Selected passage
## start

I got told to say it.


----------



## MarkM (May 23, 2019)

-34 c wind chill -44c in Saskatabum, getting colder tonight!


----------



## MarkM (May 23, 2019)

LanceT said:


> Love how the media portrays the winter weather here. Stay home or you'll die.


I don't have any issue staying home tonight!


----------



## mhammer (Nov 30, 2007)

MarkM said:


> -34 c wind chill -44c in Saskatabum, getting colder tonight!


There was a sound to the snow, when we lived in Edmonton, borne of sticking around for several months at that temperature, that only one other thing in my experience sounds like. When you're trudging to the bus stop in the morning, or coming home in the dark, the snow makes a squeak when you step on it just like when the dentist would shove old-school amalgam fillings into your teeth. Like an ice-pick to the forehead. It becomes almost as mandatory to wear earphones to block it out as it's mandatory to wear long johns.


----------



## Kerry Brown (Mar 31, 2014)

We survived the night. Several short power outages but fortunately none longer than a few seconds. I haven't seen weather like this since I was in elementary school back in the '60s. It's still snowing pretty hard but the wind is down to a stiff breeze. Time to go dig out the driveway. Happily the wind blew most of the snow off the driveway


----------



## High/Deaf (Aug 19, 2009)

## end

Written exercise
Reproduce the winter weather thread above word for word, from start to finish.

Data records
## start

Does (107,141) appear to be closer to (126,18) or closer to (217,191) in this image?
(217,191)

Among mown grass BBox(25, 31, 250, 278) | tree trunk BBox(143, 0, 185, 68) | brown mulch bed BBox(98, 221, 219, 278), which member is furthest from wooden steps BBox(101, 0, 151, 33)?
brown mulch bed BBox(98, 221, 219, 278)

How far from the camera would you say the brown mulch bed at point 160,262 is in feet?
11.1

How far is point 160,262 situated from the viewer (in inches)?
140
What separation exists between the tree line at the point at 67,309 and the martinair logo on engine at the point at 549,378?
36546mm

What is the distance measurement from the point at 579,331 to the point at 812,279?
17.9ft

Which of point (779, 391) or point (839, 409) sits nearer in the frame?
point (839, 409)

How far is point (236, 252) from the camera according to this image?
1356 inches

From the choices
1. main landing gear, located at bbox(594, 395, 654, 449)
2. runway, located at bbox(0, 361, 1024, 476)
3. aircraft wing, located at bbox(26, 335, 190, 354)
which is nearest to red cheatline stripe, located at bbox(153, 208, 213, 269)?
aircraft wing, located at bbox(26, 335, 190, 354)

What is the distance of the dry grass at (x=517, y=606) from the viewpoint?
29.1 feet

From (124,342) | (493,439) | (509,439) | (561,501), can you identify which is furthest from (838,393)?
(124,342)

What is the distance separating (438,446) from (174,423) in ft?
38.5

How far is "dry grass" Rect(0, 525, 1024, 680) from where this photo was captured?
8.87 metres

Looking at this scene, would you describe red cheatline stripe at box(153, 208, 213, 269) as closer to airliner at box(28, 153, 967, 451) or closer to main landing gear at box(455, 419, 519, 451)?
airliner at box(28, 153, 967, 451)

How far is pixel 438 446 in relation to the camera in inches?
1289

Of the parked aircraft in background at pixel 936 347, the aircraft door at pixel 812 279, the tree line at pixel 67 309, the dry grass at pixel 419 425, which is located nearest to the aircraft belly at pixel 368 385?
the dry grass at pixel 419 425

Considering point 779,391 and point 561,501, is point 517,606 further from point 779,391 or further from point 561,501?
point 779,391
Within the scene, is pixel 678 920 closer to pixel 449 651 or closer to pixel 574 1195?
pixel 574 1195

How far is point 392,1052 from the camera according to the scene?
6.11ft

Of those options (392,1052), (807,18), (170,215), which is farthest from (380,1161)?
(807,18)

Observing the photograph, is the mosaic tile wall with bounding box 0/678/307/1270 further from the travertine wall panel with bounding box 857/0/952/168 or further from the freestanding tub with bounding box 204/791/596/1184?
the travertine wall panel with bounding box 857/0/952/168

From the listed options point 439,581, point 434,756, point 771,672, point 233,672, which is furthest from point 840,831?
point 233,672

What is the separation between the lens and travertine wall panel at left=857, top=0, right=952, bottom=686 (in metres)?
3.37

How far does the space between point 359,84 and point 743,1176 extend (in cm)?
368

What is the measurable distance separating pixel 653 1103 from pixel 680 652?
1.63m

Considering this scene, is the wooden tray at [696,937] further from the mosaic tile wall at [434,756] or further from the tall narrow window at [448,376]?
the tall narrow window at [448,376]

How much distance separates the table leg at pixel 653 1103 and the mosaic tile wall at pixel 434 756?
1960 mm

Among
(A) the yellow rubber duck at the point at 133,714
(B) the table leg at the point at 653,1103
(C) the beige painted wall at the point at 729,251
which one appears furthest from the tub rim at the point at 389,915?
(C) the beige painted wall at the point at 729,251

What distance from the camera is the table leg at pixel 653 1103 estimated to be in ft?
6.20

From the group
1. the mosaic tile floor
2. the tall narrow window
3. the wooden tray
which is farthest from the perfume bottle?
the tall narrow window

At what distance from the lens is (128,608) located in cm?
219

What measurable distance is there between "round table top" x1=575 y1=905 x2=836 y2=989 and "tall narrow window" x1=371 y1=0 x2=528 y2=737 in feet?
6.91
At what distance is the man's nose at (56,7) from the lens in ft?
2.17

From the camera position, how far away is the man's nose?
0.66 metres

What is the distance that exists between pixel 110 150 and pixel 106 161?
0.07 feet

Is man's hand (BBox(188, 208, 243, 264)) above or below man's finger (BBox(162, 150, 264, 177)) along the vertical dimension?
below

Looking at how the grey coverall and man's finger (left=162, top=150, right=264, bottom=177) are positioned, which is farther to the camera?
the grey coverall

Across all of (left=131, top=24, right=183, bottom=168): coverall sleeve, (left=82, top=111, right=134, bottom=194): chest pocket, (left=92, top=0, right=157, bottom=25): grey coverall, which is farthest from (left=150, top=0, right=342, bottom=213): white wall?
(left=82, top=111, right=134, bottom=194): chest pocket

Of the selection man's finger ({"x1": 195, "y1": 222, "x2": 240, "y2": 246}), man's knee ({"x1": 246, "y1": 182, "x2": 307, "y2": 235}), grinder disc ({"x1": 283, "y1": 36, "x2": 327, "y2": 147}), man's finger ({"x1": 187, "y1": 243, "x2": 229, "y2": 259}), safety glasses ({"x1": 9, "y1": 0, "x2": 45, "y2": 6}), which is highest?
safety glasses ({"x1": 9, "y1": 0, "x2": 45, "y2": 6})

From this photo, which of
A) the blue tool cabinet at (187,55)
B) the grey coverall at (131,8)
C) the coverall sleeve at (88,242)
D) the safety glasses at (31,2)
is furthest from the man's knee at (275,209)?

## end

The response
I got told to say it.


----------



## MarkM (May 23, 2019)

-34 c wind chill -44c in Saskatabum, getting colder tonight!


----------



## MarkM (May 23, 2019)

LanceT said:


> Love how the media portrays the winter weather here. Stay home or you'll die.


I don't have any issue staying home tonight!


----------



## mhammer (Nov 30, 2007)

MarkM said:


> -34 c wind chill -44c in Saskatabum, getting colder tonight!


There was a sound to the snow, when we lived in Edmonton, borne of sticking around for several months at that temperature, that only one other thing in my experience sounds like. When you're trudging to the bus stop in the morning, or coming home in the dark, the snow makes a squeak when you step on it just like when the dentist would shove old-school amalgam fillings into your teeth. Like an ice-pick to the forehead. It becomes almost as mandatory to wear earphones to block it out as it's mandatory to wear long johns.


----------



## Kerry Brown (Mar 31, 2014)

We survived the night. Several short power outages but fortunately none longer than a few seconds. I haven't seen weather like this since I was in elementary school back in the '60s. It's still snowing pretty hard but the wind is down to a stiff breeze. Time to go dig out the driveway. Happily the wind blew most of the snow off the driveway


----------



## High/Deaf (Aug 19, 2009)